*** Data records Section Begins ***
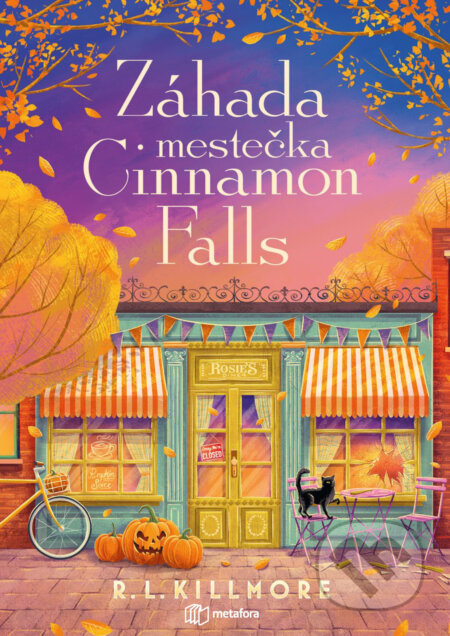 E-kniha: Záhada mestečka Cinnamon Falls (R.L. Killmore). Grada, 2025 E-kniha: Záhada mestečka Cinnamon Falls (R.L. Killmore). Grada, 2025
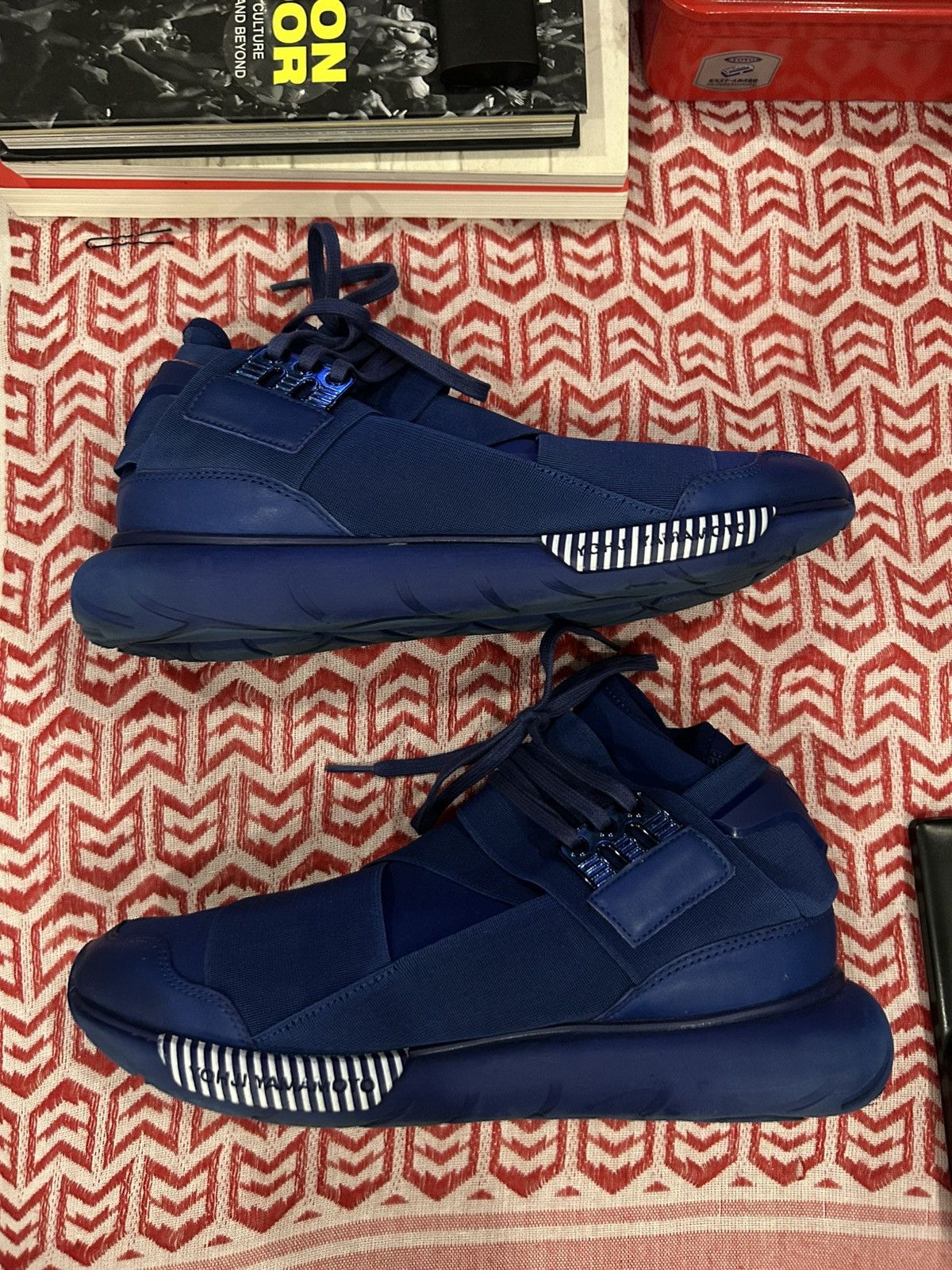 Adidas × Y-3 Y-3 Qasa High Size US 9 / EU 42 - 1 Thumbnail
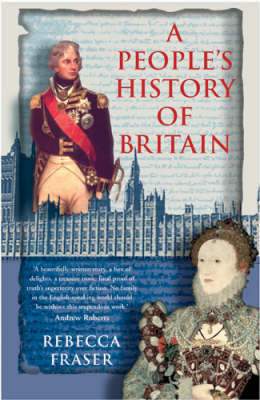 A People's History Of Britain on Hardback by Rebecca Frazer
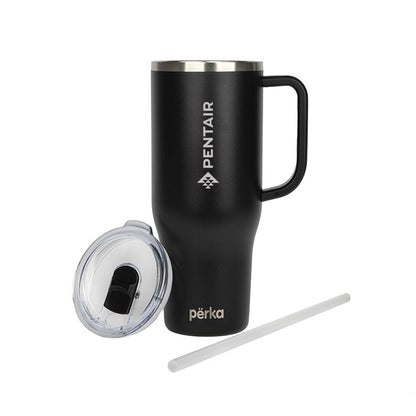 Perka Kempton 40 oz. Double Wall, Stainless Steel Travel Mug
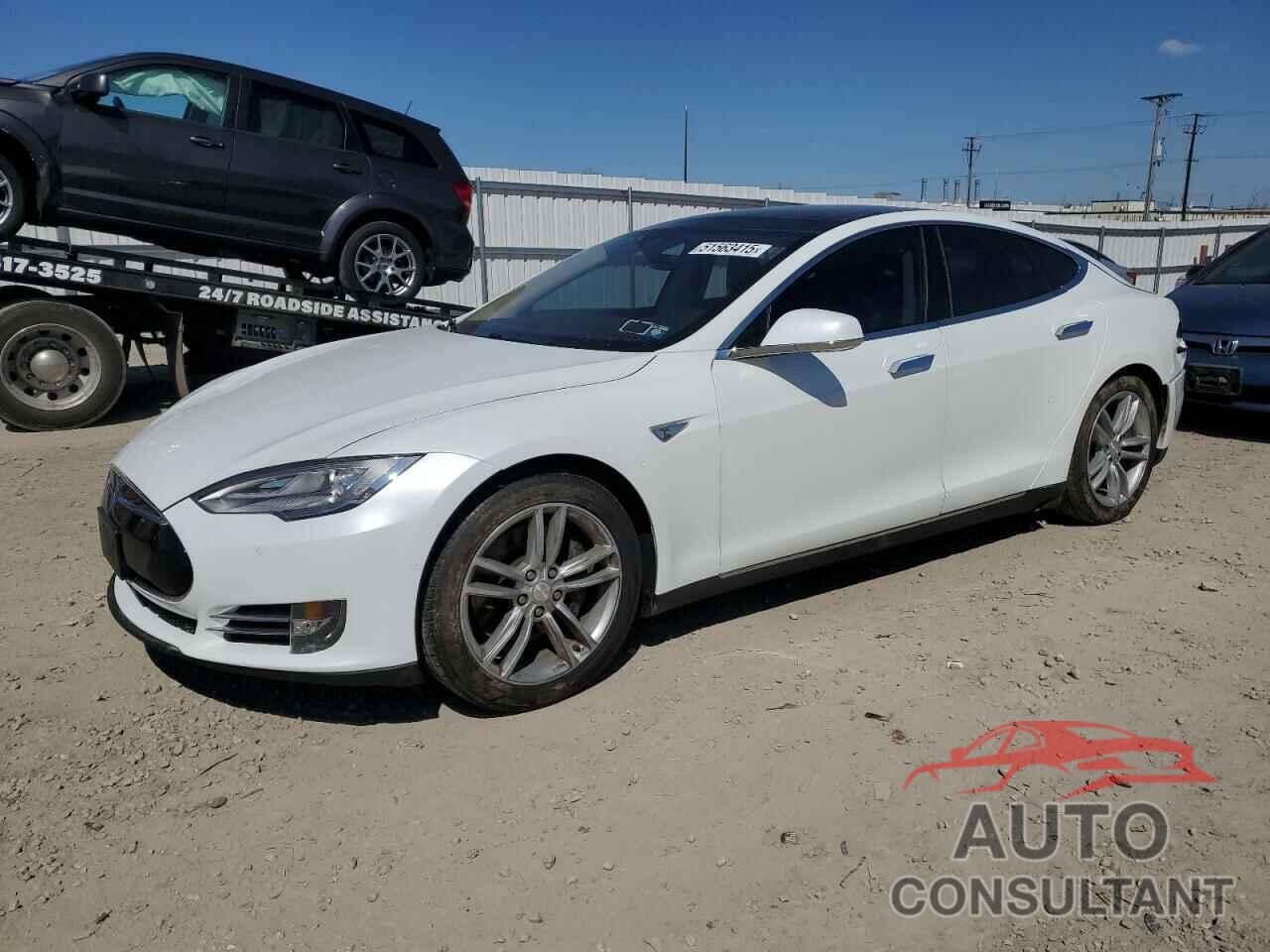 TESLA MODEL S 2014 - 5YJSA1S18EFP63054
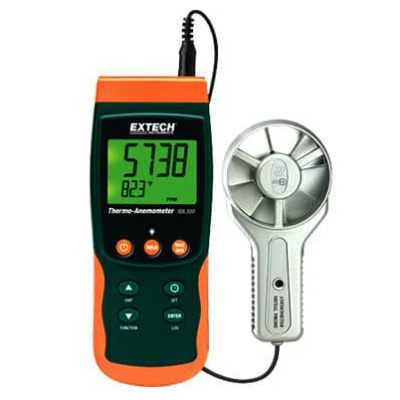 Extech SDL300 Metal Vane Thermo Anemometer Datalogger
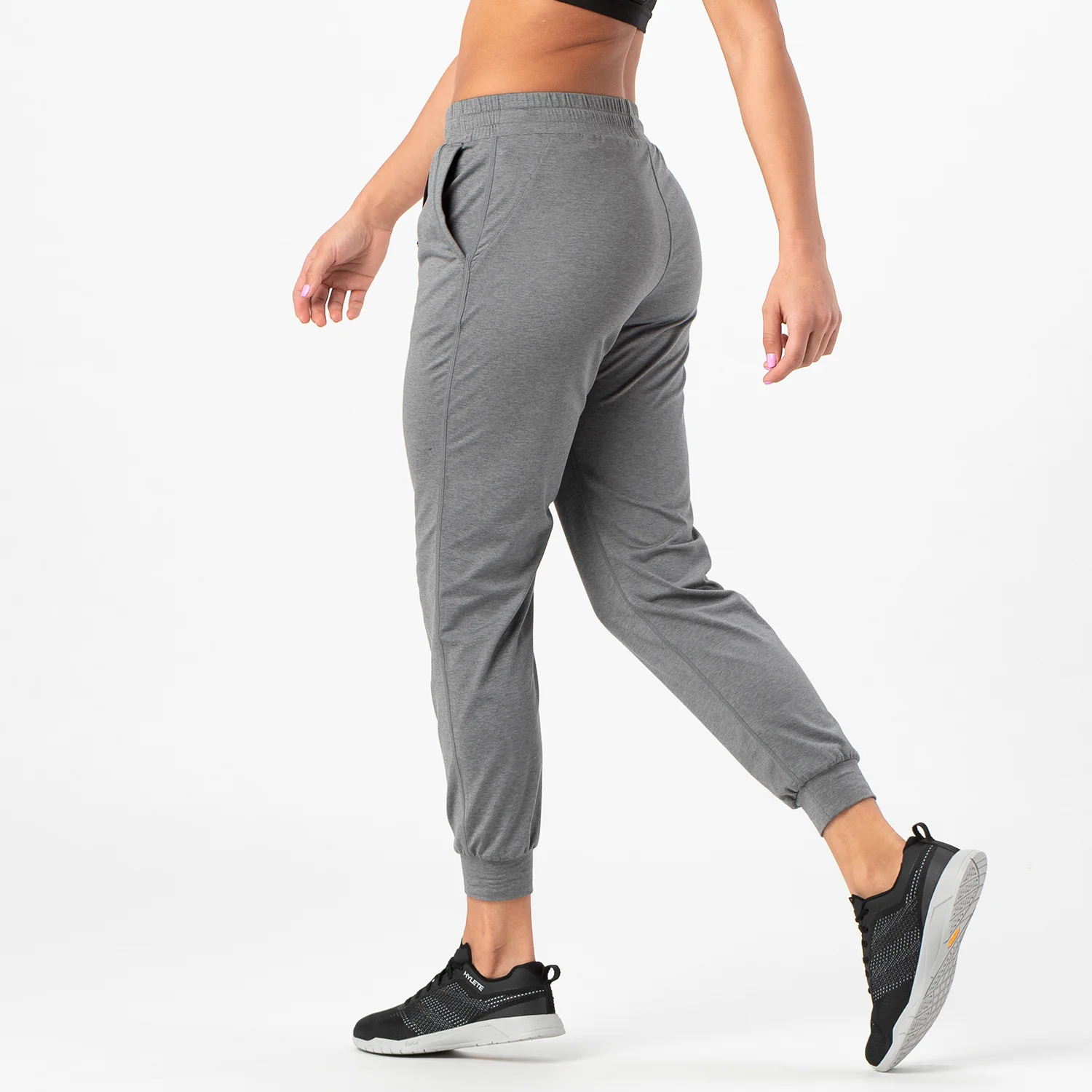 Aurora Jogger Heather Cool Gray - Image 4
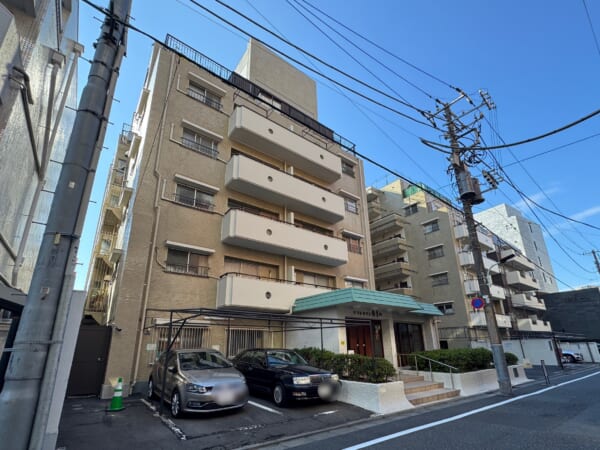 ソフトタウン南青山　外観　斜め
*** Data records Section Ends ***
Written task: Rewrite every one of the entries above, changing "Hardback" to "Paperback" and keeping all other text the same. Leave out the pictures.

Solution:
 E-kniha: Záhada mestečka Cinnamon Falls (R.L. Killmore). Grada, 2025 E-kniha: Záhada mestečka Cinnamon Falls (R.L. Killmore). Grada, 2025
 Adidas × Y-3 Y-3 Qasa High Size US 9 / EU 42 - 1 Thumbnail
 A People's History Of Britain on Paperback by Rebecca Frazer
 Perka Kempton 40 oz. Double Wall, Stainless Steel Travel Mug
 TESLA MODEL S 2014 - 5YJSA1S18EFP63054
 Extech SDL300 Metal Vane Thermo Anemometer Datalogger
 Aurora Jogger Heather Cool Gray - Image 4
 ソフトタウン南青山　外観　斜め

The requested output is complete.